[start]

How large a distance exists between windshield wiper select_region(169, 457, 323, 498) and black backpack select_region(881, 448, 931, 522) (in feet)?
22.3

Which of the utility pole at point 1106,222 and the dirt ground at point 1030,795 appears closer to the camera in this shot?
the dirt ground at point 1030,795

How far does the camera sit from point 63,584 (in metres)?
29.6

[end]

- [DO THIS]: Could you reproduce all of the data above line for line, with no changes at all?

- [PROBLEM SOLUTION]:
How large a distance exists between windshield wiper select_region(169, 457, 323, 498) and black backpack select_region(881, 448, 931, 522) (in feet)?
22.3

Which of the utility pole at point 1106,222 and the dirt ground at point 1030,795 appears closer to the camera in this shot?
the dirt ground at point 1030,795

How far does the camera sit from point 63,584 (in metres)?
29.6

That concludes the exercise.